**What to produce:**
Render all of the entries below as a numbered list, omitting every blank line.

^^^^

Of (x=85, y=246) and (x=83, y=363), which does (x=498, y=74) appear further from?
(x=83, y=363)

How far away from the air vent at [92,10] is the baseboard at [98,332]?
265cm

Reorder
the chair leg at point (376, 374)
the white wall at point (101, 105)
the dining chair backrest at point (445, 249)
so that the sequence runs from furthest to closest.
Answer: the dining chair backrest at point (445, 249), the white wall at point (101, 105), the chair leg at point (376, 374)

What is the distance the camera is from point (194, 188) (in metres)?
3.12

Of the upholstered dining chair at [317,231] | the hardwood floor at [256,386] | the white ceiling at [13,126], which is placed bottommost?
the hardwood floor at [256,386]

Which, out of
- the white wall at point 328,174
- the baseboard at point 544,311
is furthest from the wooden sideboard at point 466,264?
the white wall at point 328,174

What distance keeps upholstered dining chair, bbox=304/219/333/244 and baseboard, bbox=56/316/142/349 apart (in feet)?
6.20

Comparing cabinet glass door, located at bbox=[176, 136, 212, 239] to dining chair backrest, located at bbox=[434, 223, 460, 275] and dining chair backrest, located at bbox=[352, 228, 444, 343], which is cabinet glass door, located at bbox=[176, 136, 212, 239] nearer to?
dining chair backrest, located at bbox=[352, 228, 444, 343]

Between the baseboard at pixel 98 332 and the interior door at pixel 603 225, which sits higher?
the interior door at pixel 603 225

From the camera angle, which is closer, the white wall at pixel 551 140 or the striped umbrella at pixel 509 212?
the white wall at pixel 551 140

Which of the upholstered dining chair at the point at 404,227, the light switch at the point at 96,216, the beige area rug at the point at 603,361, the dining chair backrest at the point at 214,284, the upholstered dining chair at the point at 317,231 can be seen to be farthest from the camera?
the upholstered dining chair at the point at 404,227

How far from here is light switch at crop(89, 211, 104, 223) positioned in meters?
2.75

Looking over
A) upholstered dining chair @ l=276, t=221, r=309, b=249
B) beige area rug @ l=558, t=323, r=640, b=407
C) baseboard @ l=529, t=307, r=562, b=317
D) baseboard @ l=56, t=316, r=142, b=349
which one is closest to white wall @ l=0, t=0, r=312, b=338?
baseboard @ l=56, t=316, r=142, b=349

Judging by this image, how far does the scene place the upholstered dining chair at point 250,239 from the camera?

^^^^

**Task answer:**
1. Of (x=85, y=246) and (x=83, y=363), which does (x=498, y=74) appear further from?
2. (x=83, y=363)
3. How far away from the air vent at [92,10] is the baseboard at [98,332]?
4. 265cm
5. Reorder
6. the chair leg at point (376, 374)
7. the white wall at point (101, 105)
8. the dining chair backrest at point (445, 249)
9. so that the sequence runs from furthest to closest.
10. Answer: the dining chair backrest at point (445, 249), the white wall at point (101, 105), the chair leg at point (376, 374)
11. What is the distance the camera is from point (194, 188) (in metres)?
12. 3.12
13. Of the upholstered dining chair at [317,231] | the hardwood floor at [256,386] | the white ceiling at [13,126], which is placed bottommost?
14. the hardwood floor at [256,386]
15. Which, out of
16. - the white wall at point 328,174
17. - the baseboard at point 544,311
18. is furthest from the wooden sideboard at point 466,264?
19. the white wall at point 328,174
20. What distance keeps upholstered dining chair, bbox=304/219/333/244 and baseboard, bbox=56/316/142/349 apart (in feet)?
21. 6.20
22. Comparing cabinet glass door, located at bbox=[176, 136, 212, 239] to dining chair backrest, located at bbox=[434, 223, 460, 275] and dining chair backrest, located at bbox=[352, 228, 444, 343], which is cabinet glass door, located at bbox=[176, 136, 212, 239] nearer to?
23. dining chair backrest, located at bbox=[352, 228, 444, 343]
24. Between the baseboard at pixel 98 332 and the interior door at pixel 603 225, which sits higher?
25. the interior door at pixel 603 225
26. From the camera angle, which is closer, the white wall at pixel 551 140 or the striped umbrella at pixel 509 212?
27. the white wall at pixel 551 140
28. Which of the upholstered dining chair at the point at 404,227, the light switch at the point at 96,216, the beige area rug at the point at 603,361, the dining chair backrest at the point at 214,284, the upholstered dining chair at the point at 317,231 can be seen to be farthest from the camera?
29. the upholstered dining chair at the point at 404,227
30. How far from here is light switch at crop(89, 211, 104, 223) positioned in meters?
31. 2.75
32. Looking over
33. A) upholstered dining chair @ l=276, t=221, r=309, b=249
34. B) beige area rug @ l=558, t=323, r=640, b=407
35. C) baseboard @ l=529, t=307, r=562, b=317
36. D) baseboard @ l=56, t=316, r=142, b=349
37. which one is closest to white wall @ l=0, t=0, r=312, b=338?
38. baseboard @ l=56, t=316, r=142, b=349
39. Judging by this image, how far does the scene place the upholstered dining chair at point 250,239 from the camera?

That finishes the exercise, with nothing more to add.